##### Zu prüfende Textpassage

Protokoll der Sitzung vom 09.09.2005

Meine sehr geehrten Damen und Herren! Hiermit eröffne ich die 64. Sitzung des Landtages von Sachsen-Anhalt der vierten Wahlperiode. Dazu begrüße ich Sie, sehr verehrte Anwesende, auf das Herzlichste.

Ich kann mittlerweile die Beschlussfähigkeit des Hohen Hauses feststellen.

Gestatten Sie mir eine Vorbemerkung zur Abwesenheit von Mitgliedern der Landesregierung. Über die Abwesenheit von Mitgliedern der Landesregierung am heutigen Sitzungstag wurden Sie bereits gestern informiert. Herr Minister Becker ist ganztägig entschuldigt. Herr Minister Dr. Daehre lässt sich ab 11 Uhr entschuldigen.

(Minister Herr Dr. Daehre: Ich habe die Entschul- digung zurückgezogen!)

- Jawohl, Herr Dr. Daehre hat die Entschuldigung zurückgezogen.

(Zurufe von der SPD und von der Linkspar- tei.PDS)

Meine Damen und Herren! Wir setzen nunmehr die 33. Sitzungsperiode fest und beginnen vereinbarungsgemäß mit dem Tagesordnungspunkt 2. Dann folgen die Tagesordnungspunkte 14 und 15. Den Tagesordnungspunkt 16 haben wir bereits gestern erledigt.

Ich rufe den Tagesordnungspunkt 2 auf:

Aktuelle Debatte

Klarheit beim Verlauf der Kreisgebietsreform

Antrag der Fraktion der Linkspartei.PDS - Drs. 4/2371

In dieser Aktuellen Debatte beträgt die Redezeit je Fraktion zehn Minuten. Die Landesregierung hat ebenfalls eine Redezeit von zehn Minuten. Für die Debatte wird folgende Reihenfolge vorgeschlagen: Linkspartei.PDS, CDU, SPD und FDP. Zunächst hat der Antragsteller, die Linkspartei.PDS, das Wort. Ich erteile dem Fraktionsvorsitzenden Herrn Gallert das Wort. Bitte sehr, Herr Gallert.

##########
##### Extrahierte Daten

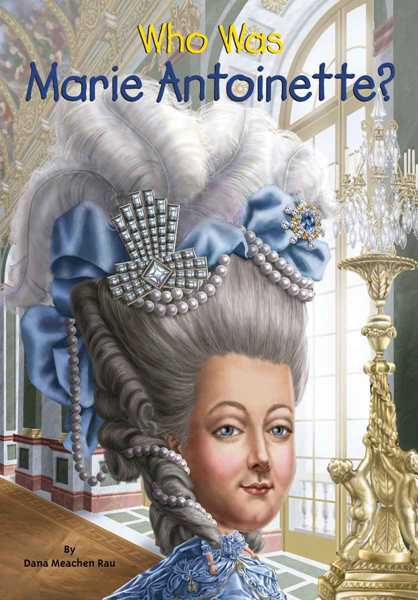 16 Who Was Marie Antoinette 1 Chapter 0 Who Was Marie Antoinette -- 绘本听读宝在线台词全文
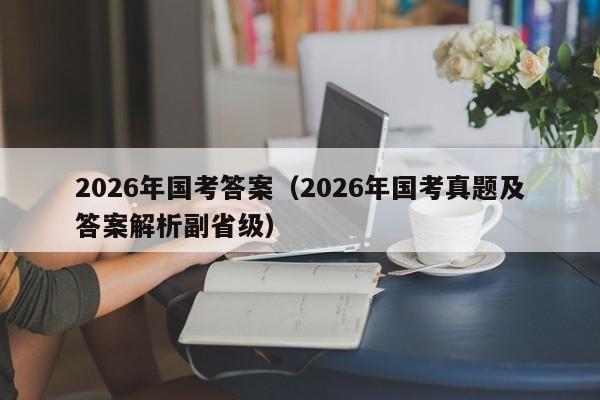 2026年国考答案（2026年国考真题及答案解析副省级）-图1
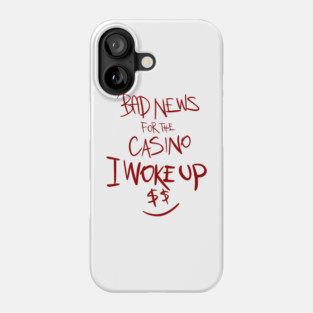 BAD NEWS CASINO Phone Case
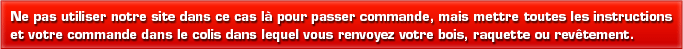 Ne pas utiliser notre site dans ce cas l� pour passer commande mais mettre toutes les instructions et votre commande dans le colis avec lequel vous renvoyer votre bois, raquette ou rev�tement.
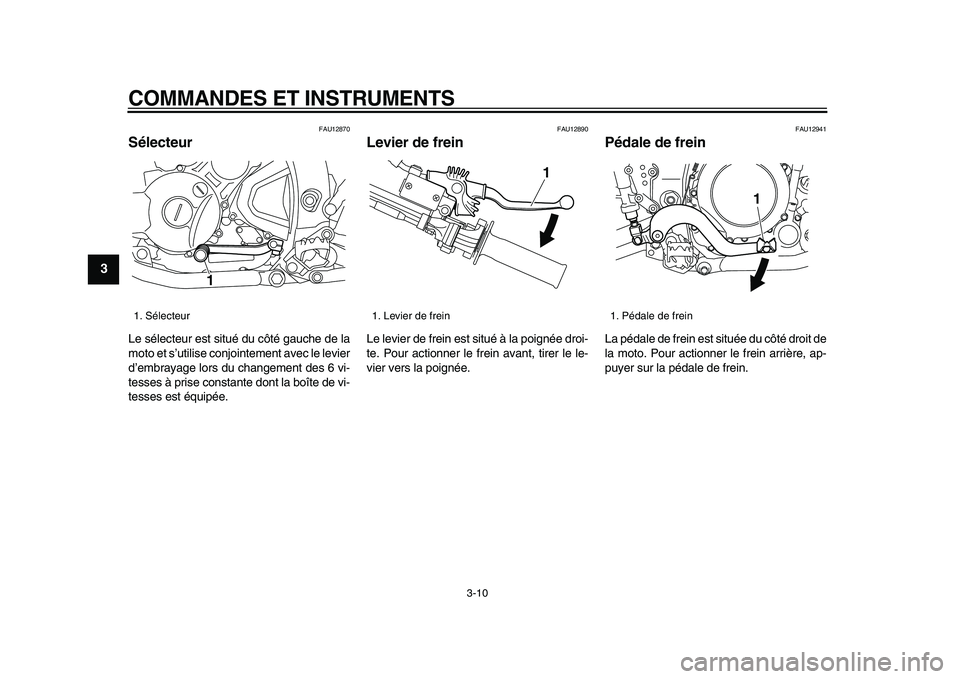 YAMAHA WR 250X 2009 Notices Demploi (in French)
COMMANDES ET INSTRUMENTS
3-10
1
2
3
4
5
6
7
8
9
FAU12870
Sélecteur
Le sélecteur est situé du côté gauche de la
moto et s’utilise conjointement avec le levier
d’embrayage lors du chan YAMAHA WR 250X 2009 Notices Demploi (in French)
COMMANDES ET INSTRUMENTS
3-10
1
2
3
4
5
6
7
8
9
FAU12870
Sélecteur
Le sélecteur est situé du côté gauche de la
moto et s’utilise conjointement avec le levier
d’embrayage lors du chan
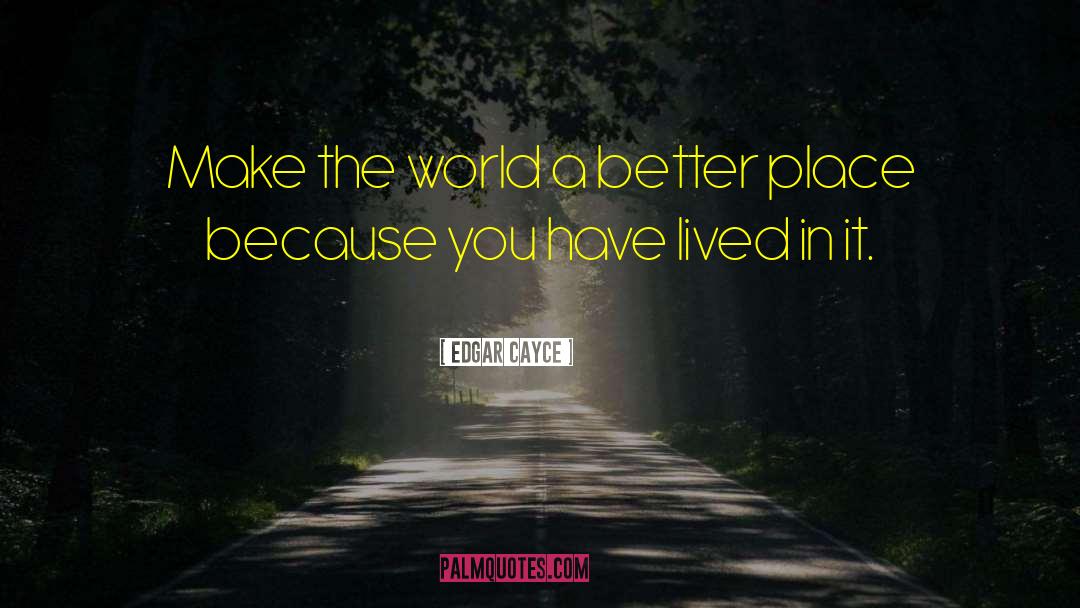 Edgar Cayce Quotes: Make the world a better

##########

Aufgabenstellung
Geben Sie den Abschnitt des Sitzungsprotokolls von „Aktuelle Debatte“ bis einschließlich „sehr, Herr Gallert.“ unverändert aus.

Ergebnis
Aktuelle Debatte

Klarheit beim Verlauf der Kreisgebietsreform

Antrag der Fraktion der Linkspartei.PDS - Drs. 4/2371

In dieser Aktuellen Debatte beträgt die Redezeit je Fraktion zehn Minuten. Die Landesregierung hat ebenfalls eine Redezeit von zehn Minuten. Für die Debatte wird folgende Reihenfolge vorgeschlagen: Linkspartei.PDS, CDU, SPD und FDP. Zunächst hat der Antragsteller, die Linkspartei.PDS, das Wort. Ich erteile dem Fraktionsvorsitzenden Herrn Gallert das Wort. Bitte sehr, Herr Gallert.